I see on Wikipedia that the product of two commuting symmetric positive definite matrices is also positive definite. Does the same result hold for the product of two positive semidefinite matrices?
My proof of the positive definite case falls apart for the semidefinite case because of the possibility of division by zero…
Best Answer
You have to be careful about what you mean by "positive (semi-)definite" in the case of non-Hermitian matrices. In this case I think what you mean is that all eigenvalues are positive (or nonnegative). Your statement isn't true if "$A$ is positive definite" means $x^T A x > 0$ for all nonzero real vectors $x$ (or equivalently $A + A^T$ is positive definite).
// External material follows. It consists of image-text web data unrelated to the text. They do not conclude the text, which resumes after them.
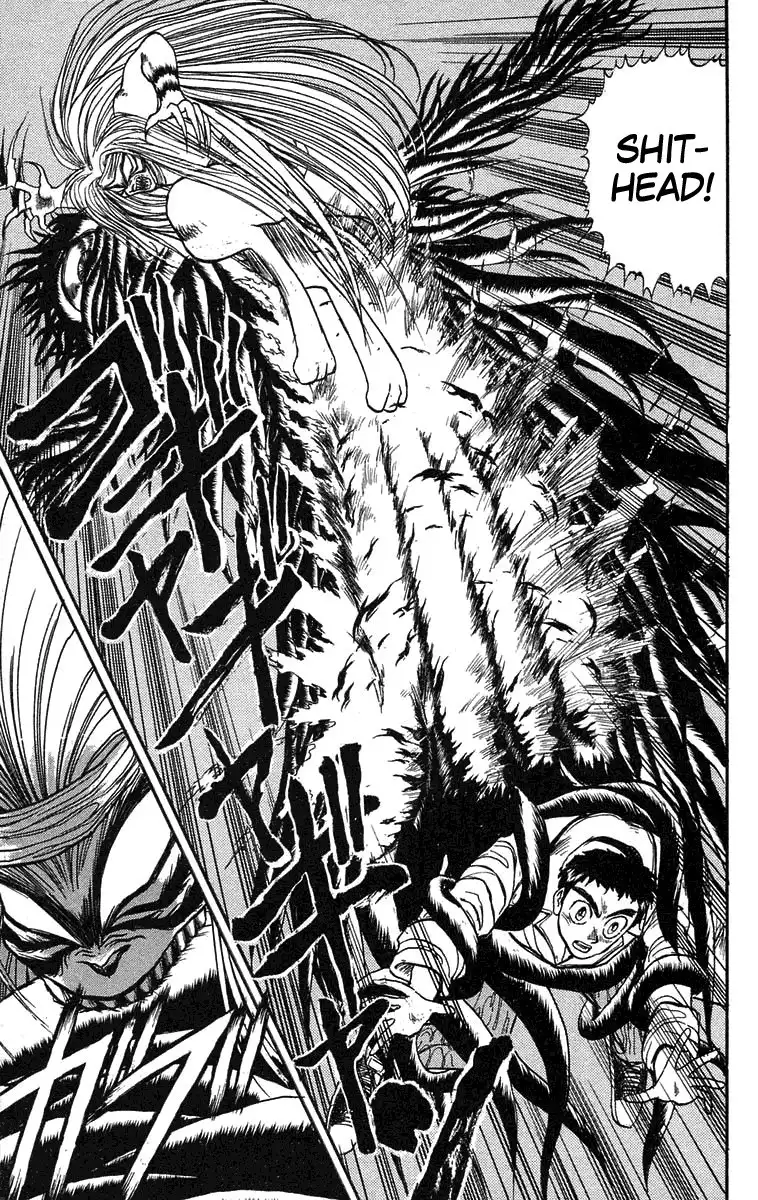 Ushio and Tora Chapter 77 11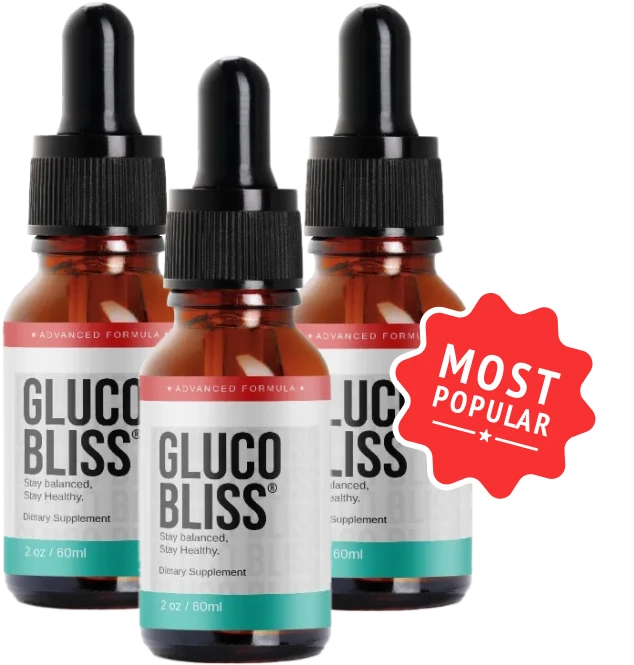 Balanced energy with GlucoBliss supplement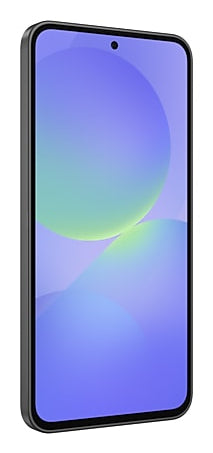 Samsung Galaxy A36 – schwarz, 6,7", 1080 × 2340, Android 15, 128 GB, 6 GB, Dual-SIM, 5G, IP67, NFC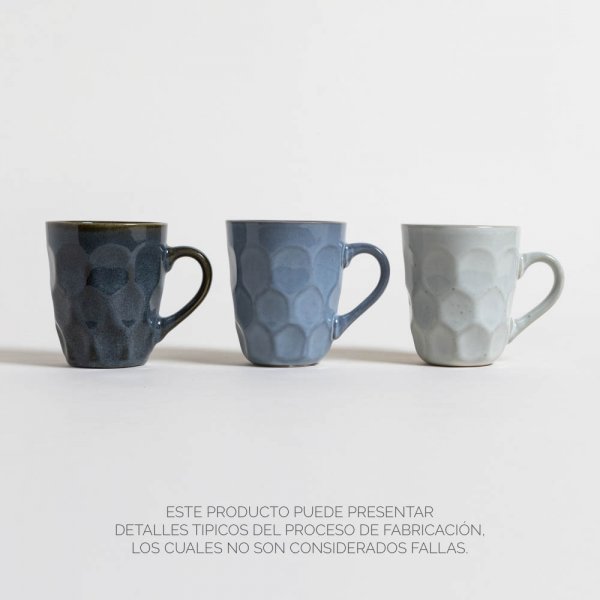 MUG GOA COLORES SURTIDOS 384 ML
For example, consider $$ A = \pmatrix{ 1 & 2\cr 2 & 5\cr},\ B = \pmatrix{1 & -1\cr -1 & 2\cr},\ AB = \pmatrix{-1 & 3\cr -3 & 8\cr},\ (1\ 0) A B \pmatrix{1\cr 0\cr} = -1$$
Let $A$ and $B$ be positive semidefinite real symmetric matrices. Then $A$ has a positive semidefinite square root, which I'll write as $A^{1/2}$. Now $A^{1/2} B A^{1/2}$ is symmetric and positive semidefinite, and $AB = A^{1/2} (A^{1/2} B)$ and $A^{1/2} B A^{1/2}$ have the same nonzero eigenvalues.